- [Work to be completed]:
Repeat each entry word for word. Leave any images out of the copy.

Dataset entries:
'''

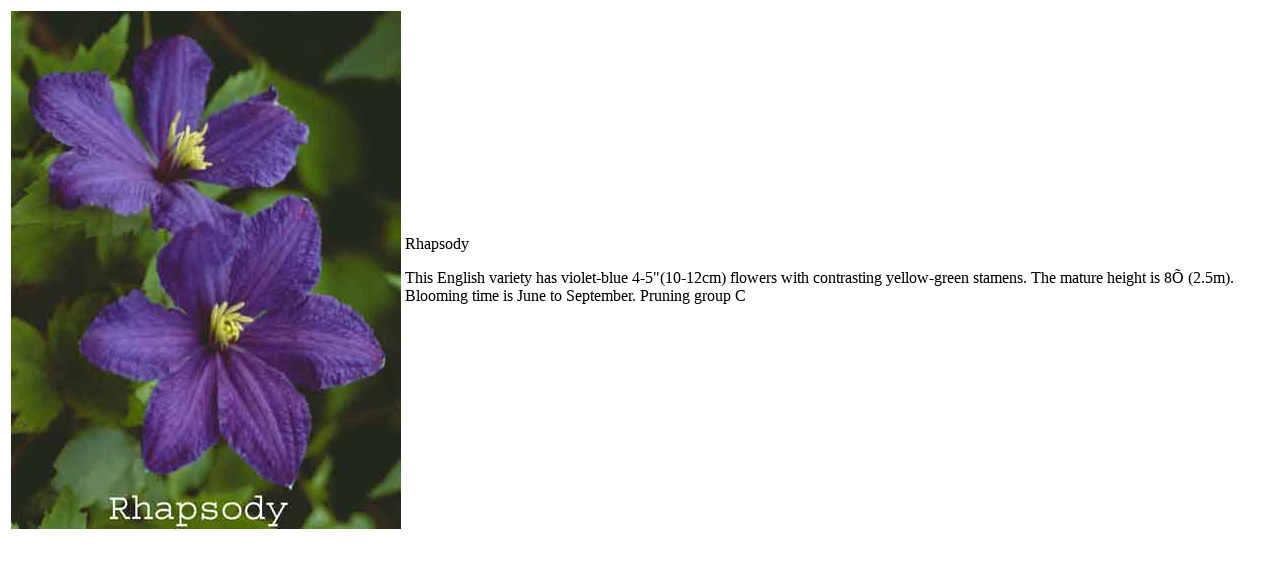

--- FILE ---
content_type: text/html
request_url: http://classicclimbers.com/rhapsody.html
body_size: 1172
content:
<html>
<head>
<meta http-equiv="Content-Type" content="text/html; charset=windows-1252">
<meta name="description" content="Rhapsody">
<meta name="keywords" content="Rhapsody,clematis,clamatis,garden,gardening,gardener,grow,growing, jackmanii,nelly moser,armandii,ernest markham,evergreen vine,climbing plants,vines,vine,hardy vines,flowering vines,evergreen vines, deciduous vines,flowers,planters,cut flowers,garden vines,outdoor vines,patio containers,balcony containers,patio planters,balcony planters,garden planters,city plantings,country plantings,urban plantings,new plants,old plants,historical plants,landscape plantings, climbing plant,climbing plant">
<title>Clematis Rhapsody</title>
</head>
<body>
<table border="0" bgcolor="#FFFFFF" bordercolor="#FF00FF" summary="">
	<tr>
		<td><img border="0" src="images/RHAPSODY.jpg" width="390" height="518"></td>
		<td>Rhapsody 
          <p>This English variety has violet-blue 4-5&quot;(10-12cm) flowers
          with contrasting yellow-green stamens. The mature height is 8Õ
          (2.5m). Blooming time is June to September. Pruning group C</p>
        </td>
	</tr>
</table>

</body>
</html>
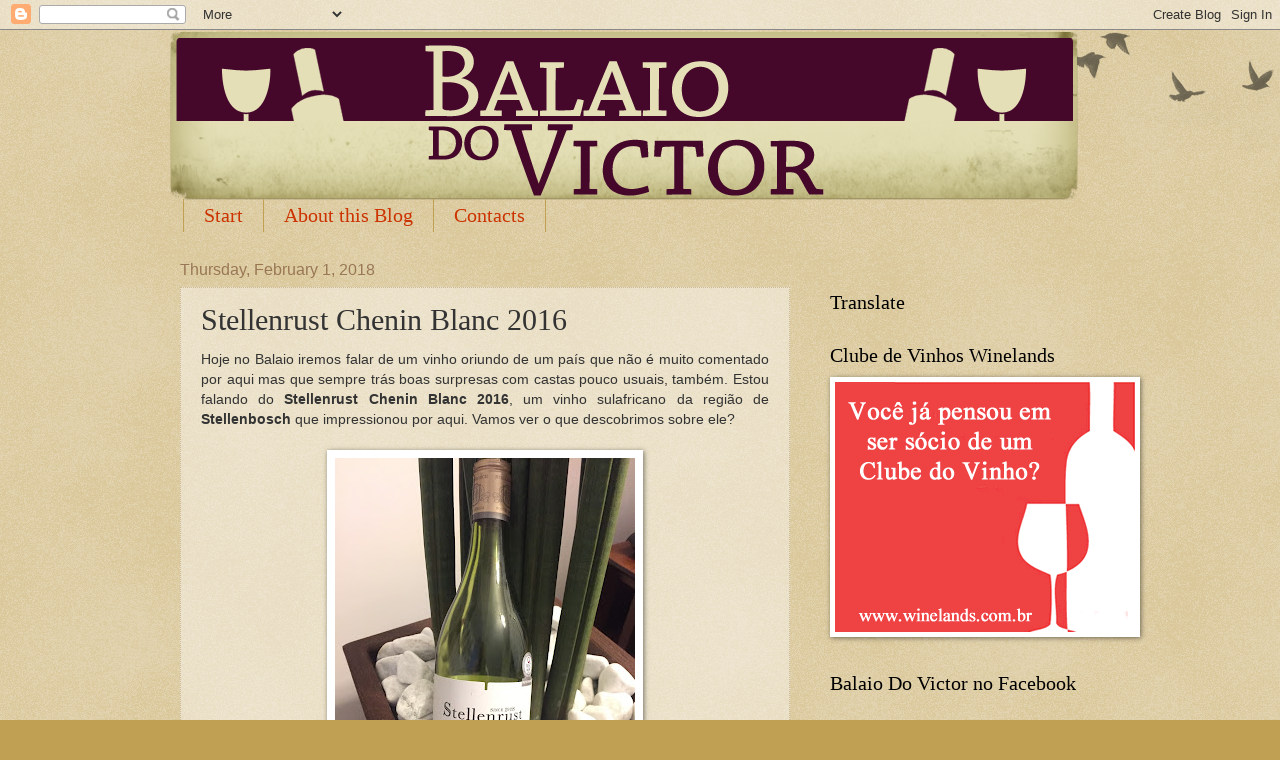

--- FILE ---
content_type: text/html; charset=UTF-8
request_url: http://www.balaiodovictor.com/b/stats?style=BLACK_TRANSPARENT&timeRange=ALL_TIME&token=APq4FmBqVVGv-_L7bNArX-fz5N0-CTw76f8cW7sTbTZUqG2qQrNCXI1pDltk5bmBS5S8thqKGU1FeGFQ02uEp9g3wI5XC4zRjA
body_size: 251
content:
{"total":3475414,"sparklineOptions":{"backgroundColor":{"fillOpacity":0.1,"fill":"#000000"},"series":[{"areaOpacity":0.3,"color":"#202020"}]},"sparklineData":[[0,9],[1,24],[2,9],[3,18],[4,15],[5,6],[6,12],[7,22],[8,21],[9,11],[10,8],[11,8],[12,9],[13,100],[14,29],[15,9],[16,11],[17,14],[18,10],[19,10],[20,9],[21,10],[22,6],[23,5],[24,6],[25,6],[26,5],[27,11],[28,10],[29,5]],"nextTickMs":720000}

--- FILE ---
content_type: text/html; charset=utf-8
request_url: https://www.google.com/recaptcha/api2/aframe
body_size: 268
content:
<!DOCTYPE HTML><html><head><meta http-equiv="content-type" content="text/html; charset=UTF-8"></head><body><script nonce="wgxGvz3TSiI7t0TJRnFV2A">/** Anti-fraud and anti-abuse applications only. See google.com/recaptcha */ try{var clients={'sodar':'https://pagead2.googlesyndication.com/pagead/sodar?'};window.addEventListener("message",function(a){try{if(a.source===window.parent){var b=JSON.parse(a.data);var c=clients[b['id']];if(c){var d=document.createElement('img');d.src=c+b['params']+'&rc='+(localStorage.getItem("rc::a")?sessionStorage.getItem("rc::b"):"");window.document.body.appendChild(d);sessionStorage.setItem("rc::e",parseInt(sessionStorage.getItem("rc::e")||0)+1);localStorage.setItem("rc::h",'1769807006973');}}}catch(b){}});window.parent.postMessage("_grecaptcha_ready", "*");}catch(b){}</script></body></html>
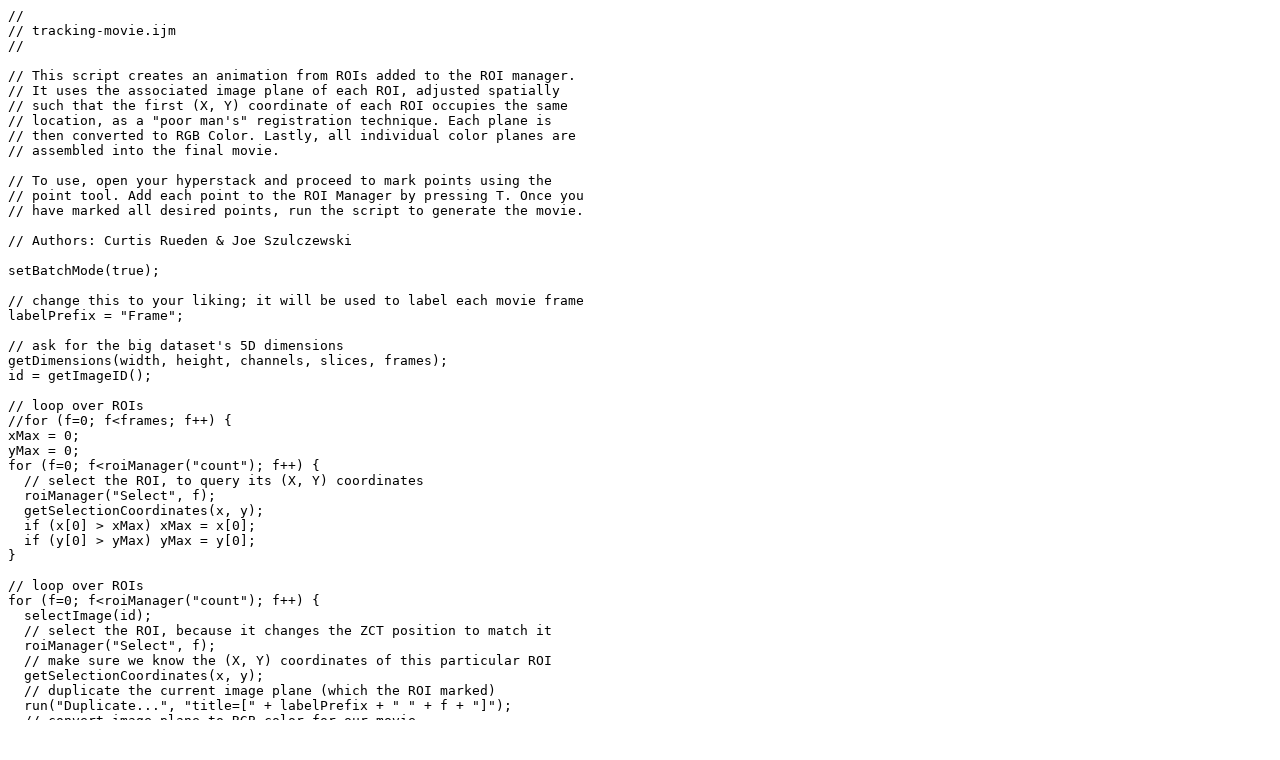

--- FILE ---
content_type: text/plain
request_url: https://wsr.imagej.net/macros/Tracking_Movie.txt
body_size: 1027
content:
//
// tracking-movie.ijm
//

// This script creates an animation from ROIs added to the ROI manager.
// It uses the associated image plane of each ROI, adjusted spatially
// such that the first (X, Y) coordinate of each ROI occupies the same
// location, as a "poor man's" registration technique. Each plane is
// then converted to RGB Color. Lastly, all individual color planes are
// assembled into the final movie.

// To use, open your hyperstack and proceed to mark points using the
// point tool. Add each point to the ROI Manager by pressing T. Once you
// have marked all desired points, run the script to generate the movie.

// Authors: Curtis Rueden & Joe Szulczewski

setBatchMode(true);

// change this to your liking; it will be used to label each movie frame
labelPrefix = "Frame";

// ask for the big dataset's 5D dimensions
getDimensions(width, height, channels, slices, frames);
id = getImageID();

// loop over ROIs
//for (f=0; f<frames; f++) {
xMax = 0;
yMax = 0;
for (f=0; f<roiManager("count"); f++) {
  // select the ROI, to query its (X, Y) coordinates
  roiManager("Select", f);
  getSelectionCoordinates(x, y);
  if (x[0] > xMax) xMax = x[0];
  if (y[0] > yMax) yMax = y[0];
}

'''

- [Response]:
--- FILE ---
content_type: text/html
request_url: http://classicclimbers.com/rhapsody.html
body_size: 1172
content:
<html>
<head>
<meta http-equiv="Content-Type" content="text/html; charset=windows-1252">
<meta name="description" content="Rhapsody">
<meta name="keywords" content="Rhapsody,clematis,clamatis,garden,gardening,gardener,grow,growing, jackmanii,nelly moser,armandii,ernest markham,evergreen vine,climbing plants,vines,vine,hardy vines,flowering vines,evergreen vines, deciduous vines,flowers,planters,cut flowers,garden vines,outdoor vines,patio containers,balcony containers,patio planters,balcony planters,garden planters,city plantings,country plantings,urban plantings,new plants,old plants,historical plants,landscape plantings, climbing plant,climbing plant">
<title>Clematis Rhapsody</title>
</head>
<body>
<table border="0" bgcolor="#FFFFFF" bordercolor="#FF00FF" summary="">
	<tr>
		<td><img border="0" src="images/RHAPSODY.jpg" width="390" height="518"></td>
		<td>Rhapsody 
          <p>This English variety has violet-blue 4-5&quot;(10-12cm) flowers
          with contrasting yellow-green stamens. The mature height is 8Õ
          (2.5m). Blooming time is June to September. Pruning group C</p>
        </td>
	</tr>
</table>

</body>
</html>

--- FILE ---
content_type: text/html; charset=UTF-8
request_url: http://www.balaiodovictor.com/b/stats?style=BLACK_TRANSPARENT&timeRange=ALL_TIME&token=APq4FmBqVVGv-_L7bNArX-fz5N0-CTw76f8cW7sTbTZUqG2qQrNCXI1pDltk5bmBS5S8thqKGU1FeGFQ02uEp9g3wI5XC4zRjA
body_size: 251
content:
{"total":3475414,"sparklineOptions":{"backgroundColor":{"fillOpacity":0.1,"fill":"#000000"},"series":[{"areaOpacity":0.3,"color":"#202020"}]},"sparklineData":[[0,9],[1,24],[2,9],[3,18],[4,15],[5,6],[6,12],[7,22],[8,21],[9,11],[10,8],[11,8],[12,9],[13,100],[14,29],[15,9],[16,11],[17,14],[18,10],[19,10],[20,9],[21,10],[22,6],[23,5],[24,6],[25,6],[26,5],[27,11],[28,10],[29,5]],"nextTickMs":720000}

--- FILE ---
content_type: text/html; charset=utf-8
request_url: https://www.google.com/recaptcha/api2/aframe
body_size: 268
content:
<!DOCTYPE HTML><html><head><meta http-equiv="content-type" content="text/html; charset=UTF-8"></head><body><script nonce="wgxGvz3TSiI7t0TJRnFV2A">/** Anti-fraud and anti-abuse applications only. See google.com/recaptcha */ try{var clients={'sodar':'https://pagead2.googlesyndication.com/pagead/sodar?'};window.addEventListener("message",function(a){try{if(a.source===window.parent){var b=JSON.parse(a.data);var c=clients[b['id']];if(c){var d=document.createElement('img');d.src=c+b['params']+'&rc='+(localStorage.getItem("rc::a")?sessionStorage.getItem("rc::b"):"");window.document.body.appendChild(d);sessionStorage.setItem("rc::e",parseInt(sessionStorage.getItem("rc::e")||0)+1);localStorage.setItem("rc::h",'1769807006973');}}}catch(b){}});window.parent.postMessage("_grecaptcha_ready", "*");}catch(b){}</script></body></html>

--- FILE ---
content_type: text/plain
request_url: https://wsr.imagej.net/macros/Tracking_Movie.txt
body_size: 1027
content:
//
// tracking-movie.ijm
//

// This script creates an animation from ROIs added to the ROI manager.
// It uses the associated image plane of each ROI, adjusted spatially
// such that the first (X, Y) coordinate of each ROI occupies the same
// location, as a "poor man's" registration technique. Each plane is
// then converted to RGB Color. Lastly, all individual color planes are
// assembled into the final movie.

// To use, open your hyperstack and proceed to mark points using the
// point tool. Add each point to the ROI Manager by pressing T. Once you
// have marked all desired points, run the script to generate the movie.

// Authors: Curtis Rueden & Joe Szulczewski

setBatchMode(true);

// change this to your liking; it will be used to label each movie frame
labelPrefix = "Frame";

// ask for the big dataset's 5D dimensions
getDimensions(width, height, channels, slices, frames);
id = getImageID();

// loop over ROIs
//for (f=0; f<frames; f++) {
xMax = 0;
yMax = 0;
for (f=0; f<roiManager("count"); f++) {
  // select the ROI, to query its (X, Y) coordinates
  roiManager("Select", f);
  getSelectionCoordinates(x, y);
  if (x[0] > xMax) xMax = x[0];
  if (y[0] > yMax) yMax = y[0];
}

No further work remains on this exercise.